Every word from Prince Titus’ mouth has only further convinced me that he’s the last man on this Earth I’d want to marry.

Yet, I still feel a paralyzing guilt that keeps me from lifting my dress up. It would be wrong, wouldn’t it? Not only am I to marry another, but if I do this there will be consequences that could end in bloodshed.

“I can’t,” I say finally, letting my hands fall lifelessly to my side. “He’s your brother. And he believes we will marry. This--what we’re doing--it’s wrong.”

Roark takes a step closer until we’re nearly nose to nose as he looks down to me. “My brother will ruin you. He will use you up and discard what’s left. You’re a tool to him, just a pathway to the throne. Will you really remain loyal to a man like that?”

“Loyal to him? No. But I have my own standards. I need to be able to live with myself every day. I have to look at myself in the mirror, and I’d like to be able to do that with a clear conscience.”

“What would you do then?” asks Roark through gritted teeth. “You’ll just walk the path everyone has laid out for you without your consent? You’ll march down the aisle, let him stick his tongue down your throat, fuck you and put one of his twisted offspring inside your--”

My palm stings. I just slapped him, didn’t I? I didn’t decide to or plan on it, but my hand whipped out. I just had to make him stop. I raised my hand against a Prince, the heir to the kingdom, and I’m alone with him in a dungeon where no one knows to look for me. I look down in confusion at my own hand. I know I shouldn’t have hit him, but I’m not sorry.

“Don’t talk to me that way,” I say, chest heaving.

He watches me through dark eyes for a long time, not bringing a hand to the reddening spot on his cheek, not even moving at all. “I’m within my rights to talk to you any way I like, Princess,” he says. His voice dangerous. It’s low and full of violence, but a stubbornness borne out of years of mistreatment rises up in me.

“No one has a right to make assumptions about me. You barely know me. You have no right to guess at my future like that.” My eyes are watering. My stupid, traitorous eyes are watering and my voice is breaking. “You have no right,” I say quietly.
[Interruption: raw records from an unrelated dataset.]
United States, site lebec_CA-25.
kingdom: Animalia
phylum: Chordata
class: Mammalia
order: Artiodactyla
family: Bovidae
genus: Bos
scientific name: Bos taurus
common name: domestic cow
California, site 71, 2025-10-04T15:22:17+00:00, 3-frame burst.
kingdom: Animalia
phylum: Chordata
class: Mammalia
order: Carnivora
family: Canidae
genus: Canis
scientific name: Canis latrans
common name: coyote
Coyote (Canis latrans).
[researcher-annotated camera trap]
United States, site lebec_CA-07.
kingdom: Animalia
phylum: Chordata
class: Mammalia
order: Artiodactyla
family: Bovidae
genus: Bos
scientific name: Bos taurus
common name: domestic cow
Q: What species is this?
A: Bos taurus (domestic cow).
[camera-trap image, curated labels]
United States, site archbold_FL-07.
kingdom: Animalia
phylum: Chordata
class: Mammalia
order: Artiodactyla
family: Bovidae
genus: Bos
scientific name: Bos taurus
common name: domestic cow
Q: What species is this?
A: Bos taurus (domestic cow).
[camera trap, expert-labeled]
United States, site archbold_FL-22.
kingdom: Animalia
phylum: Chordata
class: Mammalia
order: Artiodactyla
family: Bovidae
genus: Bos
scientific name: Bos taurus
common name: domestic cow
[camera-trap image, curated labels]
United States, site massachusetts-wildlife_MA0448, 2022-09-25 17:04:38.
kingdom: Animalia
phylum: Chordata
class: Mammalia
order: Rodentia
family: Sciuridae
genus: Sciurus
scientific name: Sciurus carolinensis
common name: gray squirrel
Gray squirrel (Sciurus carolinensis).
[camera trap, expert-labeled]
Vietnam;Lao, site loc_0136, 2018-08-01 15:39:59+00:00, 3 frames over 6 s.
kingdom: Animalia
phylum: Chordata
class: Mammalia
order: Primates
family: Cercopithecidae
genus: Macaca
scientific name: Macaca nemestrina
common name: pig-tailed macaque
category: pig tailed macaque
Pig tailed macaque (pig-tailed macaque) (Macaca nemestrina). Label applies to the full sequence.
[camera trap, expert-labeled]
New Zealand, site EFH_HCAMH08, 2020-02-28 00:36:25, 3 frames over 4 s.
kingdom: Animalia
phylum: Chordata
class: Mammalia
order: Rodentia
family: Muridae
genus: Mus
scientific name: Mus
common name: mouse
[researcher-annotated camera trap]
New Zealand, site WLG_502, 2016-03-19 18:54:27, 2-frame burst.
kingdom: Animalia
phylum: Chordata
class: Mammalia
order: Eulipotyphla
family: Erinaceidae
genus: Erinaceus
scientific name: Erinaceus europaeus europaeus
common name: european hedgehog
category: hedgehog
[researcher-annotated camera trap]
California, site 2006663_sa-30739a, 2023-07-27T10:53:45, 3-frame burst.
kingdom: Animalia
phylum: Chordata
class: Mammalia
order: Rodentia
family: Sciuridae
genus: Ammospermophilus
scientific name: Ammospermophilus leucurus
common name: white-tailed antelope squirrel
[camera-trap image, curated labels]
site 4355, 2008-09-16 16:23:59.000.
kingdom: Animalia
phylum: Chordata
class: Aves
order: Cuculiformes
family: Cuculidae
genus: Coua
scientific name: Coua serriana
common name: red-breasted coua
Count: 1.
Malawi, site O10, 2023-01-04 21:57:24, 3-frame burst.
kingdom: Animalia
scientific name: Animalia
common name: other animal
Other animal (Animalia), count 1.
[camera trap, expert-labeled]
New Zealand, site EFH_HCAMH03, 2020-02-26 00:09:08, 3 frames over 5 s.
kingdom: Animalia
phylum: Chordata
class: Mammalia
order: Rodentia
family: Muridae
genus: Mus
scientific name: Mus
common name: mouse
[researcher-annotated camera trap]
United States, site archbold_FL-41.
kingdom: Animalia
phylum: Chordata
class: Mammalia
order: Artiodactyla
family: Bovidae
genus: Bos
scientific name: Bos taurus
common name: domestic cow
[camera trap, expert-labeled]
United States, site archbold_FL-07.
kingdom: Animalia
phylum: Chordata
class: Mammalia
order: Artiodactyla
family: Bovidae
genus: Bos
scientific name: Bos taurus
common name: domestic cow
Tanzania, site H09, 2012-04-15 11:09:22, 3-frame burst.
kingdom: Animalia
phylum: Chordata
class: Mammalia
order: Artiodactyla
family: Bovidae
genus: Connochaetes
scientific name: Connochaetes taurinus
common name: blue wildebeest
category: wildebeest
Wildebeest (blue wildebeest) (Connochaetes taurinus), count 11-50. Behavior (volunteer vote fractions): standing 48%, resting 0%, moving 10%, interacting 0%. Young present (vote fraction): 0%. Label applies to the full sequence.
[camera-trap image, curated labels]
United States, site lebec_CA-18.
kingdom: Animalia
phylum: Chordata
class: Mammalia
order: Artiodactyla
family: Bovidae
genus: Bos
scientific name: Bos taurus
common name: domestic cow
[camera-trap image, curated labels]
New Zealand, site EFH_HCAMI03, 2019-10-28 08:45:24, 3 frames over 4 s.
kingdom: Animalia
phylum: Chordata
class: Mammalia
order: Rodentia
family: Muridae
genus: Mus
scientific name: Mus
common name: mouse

He wraps his strong arms around me. One moment we were apart, and then he’s surrounding me like a warm mist, filling my senses and refusing to let me go. I fight at first, pounding my fists against his chest and struggling to be free of him, but he’s too strong. “You say I don’t know you?” he asks, breath tickling my ear. “Show me who you are, then. Show me I’m wrong.”

He lets me go suddenly, pushing me back a fraction so that I can see his full frame. So I can see as his hands move to the buttons of his jacket and then his shirt, peeling away his clothes so that nothing is between my eyes and his chiseled body. The air around us turns electric. My gaze skates over his broad chest and shoulders, down the tapered muscles leading to his waist. I take in the way every jagged line is carved into his sculpted torso leading my eye inevitably and irresistibly down, down to the bulge in his pants that my instincts are clawing to reach for.

Show me I’m wrong.

The woman he thinks I am would let this work. She would get on her knees and do exactly what he wanted right now, and she’d say to hell with her honor. But I’ve lived my whole life letting others write their own version of me and stamp it on my forehead like it was gospel. I’ve lived with the consequences of that for as long as I can remember. Well, I said I wanted to start a new life after my eighteenth birthday, didn’t I?